Across many groups, the focus is on abortion rights– which are important, I know. But what I have seen is black women mention that isn’t important in our day-to-day reality, and be shouted down and called stupid, short sighted. Well, in American history, the right to abortion HASN’T been a huge problem for black women, our problem has been the opposite, right to want, have, and mother our children. Since the end of slavery, when Master no longer profited from a black woman’s ability to be fruitful and multiply, forced sterilization of black women has been common. Of poor black women, petty criminals, single mothers. I’ve seen a lot recently about a raped 11 year old being denied a abortion. It mirrors in my mind a black 11 year old, raped and pregnant who at her c-section was purposefully sterilized against her will and knowledge by a white doctor who not knowing the full story assumed she was promiscuous, unable to control herself, and sterilization was best for her and baby. She didn’t even know until many years later when, as a happily married professional, she visited her doctor to find out why she and her husband couldn’t conceive. This still to this day happens to women in prison, mostly black women in prison. I’ve never seen a white feminist speak on forced sterilization of black women. In fact, when you bring it up, usually they’ll say something about earth overpopulation and adoption being an option.

The right to mother our children: Again, since the end of slavery, black women have been stereotyped as unfit mothers, because we don’t for the most part breastfeed or stay at home, leaving our children to their own devices.
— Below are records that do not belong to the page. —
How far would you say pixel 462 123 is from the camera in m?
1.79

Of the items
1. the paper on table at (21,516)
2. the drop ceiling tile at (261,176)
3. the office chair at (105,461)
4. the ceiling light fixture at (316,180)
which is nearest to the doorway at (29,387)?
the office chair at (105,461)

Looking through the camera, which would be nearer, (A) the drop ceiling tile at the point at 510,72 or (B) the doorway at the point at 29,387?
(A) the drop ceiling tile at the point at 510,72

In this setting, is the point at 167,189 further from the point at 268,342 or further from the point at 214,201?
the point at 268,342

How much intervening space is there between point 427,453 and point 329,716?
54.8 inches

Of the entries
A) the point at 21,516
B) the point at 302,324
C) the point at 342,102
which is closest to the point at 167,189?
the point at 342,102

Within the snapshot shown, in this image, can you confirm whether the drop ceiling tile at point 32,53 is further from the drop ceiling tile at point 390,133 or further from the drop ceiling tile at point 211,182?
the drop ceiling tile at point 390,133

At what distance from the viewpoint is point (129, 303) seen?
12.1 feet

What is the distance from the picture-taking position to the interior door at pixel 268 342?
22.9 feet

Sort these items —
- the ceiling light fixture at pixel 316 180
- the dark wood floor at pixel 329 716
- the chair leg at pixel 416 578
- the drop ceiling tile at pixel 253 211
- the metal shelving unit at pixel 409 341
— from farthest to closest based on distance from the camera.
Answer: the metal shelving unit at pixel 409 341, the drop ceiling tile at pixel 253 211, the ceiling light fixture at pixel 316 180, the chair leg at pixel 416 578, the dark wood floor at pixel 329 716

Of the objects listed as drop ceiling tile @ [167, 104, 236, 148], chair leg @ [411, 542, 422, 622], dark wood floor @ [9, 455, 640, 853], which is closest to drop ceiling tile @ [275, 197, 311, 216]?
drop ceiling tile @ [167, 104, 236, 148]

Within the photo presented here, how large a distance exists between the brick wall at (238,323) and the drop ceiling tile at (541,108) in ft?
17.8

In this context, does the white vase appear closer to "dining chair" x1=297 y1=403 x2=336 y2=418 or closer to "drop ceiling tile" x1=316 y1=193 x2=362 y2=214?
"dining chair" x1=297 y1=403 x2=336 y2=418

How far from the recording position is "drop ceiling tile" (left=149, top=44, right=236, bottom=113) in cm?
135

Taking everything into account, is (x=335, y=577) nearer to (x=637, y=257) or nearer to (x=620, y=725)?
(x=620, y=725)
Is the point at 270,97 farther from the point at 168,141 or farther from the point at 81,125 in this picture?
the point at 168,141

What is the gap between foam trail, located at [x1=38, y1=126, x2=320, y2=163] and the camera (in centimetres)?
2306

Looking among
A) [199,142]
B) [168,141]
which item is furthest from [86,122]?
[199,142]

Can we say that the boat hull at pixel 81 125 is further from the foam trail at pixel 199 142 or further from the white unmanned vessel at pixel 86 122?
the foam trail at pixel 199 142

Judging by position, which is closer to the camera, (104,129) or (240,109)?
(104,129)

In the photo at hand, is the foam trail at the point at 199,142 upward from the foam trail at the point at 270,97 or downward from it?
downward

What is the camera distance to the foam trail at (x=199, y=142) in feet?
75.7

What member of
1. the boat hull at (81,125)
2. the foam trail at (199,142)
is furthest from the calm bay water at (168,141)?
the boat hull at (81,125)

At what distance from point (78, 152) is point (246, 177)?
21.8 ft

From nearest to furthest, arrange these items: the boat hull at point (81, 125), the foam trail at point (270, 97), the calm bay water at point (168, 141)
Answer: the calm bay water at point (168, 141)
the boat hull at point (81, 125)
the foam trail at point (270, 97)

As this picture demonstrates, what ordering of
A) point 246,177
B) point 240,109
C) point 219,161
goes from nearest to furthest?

What many fail to realize is that hasn’t been our choice! Black women have had to work! While white women were forced into stay-at-home motherhood, and barred from work, it was forced on black women. A common thing up until 2 decades ago were vagrancy laws which criminalized being unemployed. And while the language of the laws applied to men, in practice they were applied to all men AND BLACK WOMEN. Think about that for a second. While ya’ll were at home longing to work, the law was forcing us to work. A black woman who attempted to stay at home with her children or to care for her house was subject to tarring and feathering, public whipping, time on a chain gang, and prison time. Consequences to her children be damned. Today, a black woman deciding to be a stay at home mom is a revolutionary act, something many feminists don’t seem to understand. I have had many women look down on me once they find out that I stay home. I have had black women that internalize the mandate that black women must work get indignant with “I worked 16 hour days right up until the day before the birth AND I was right back at work 2 weeks later. You must be lazy or soft.” White feminists ask “what about your daughter, think of her, don’t you want her to know she can be so much more than a housewife??” Why yes, but I also want her to know that if she wants to be home with her children then that is a beautiful and valid choice that our fore-mothers didn’t have the privilege of making.

How about how white feminism pushes to normalize single motherhood, and when black women complain accuse them of being misogynists because “my worth is not in whether or not I’m married, a woman has a right to want children but never marry!”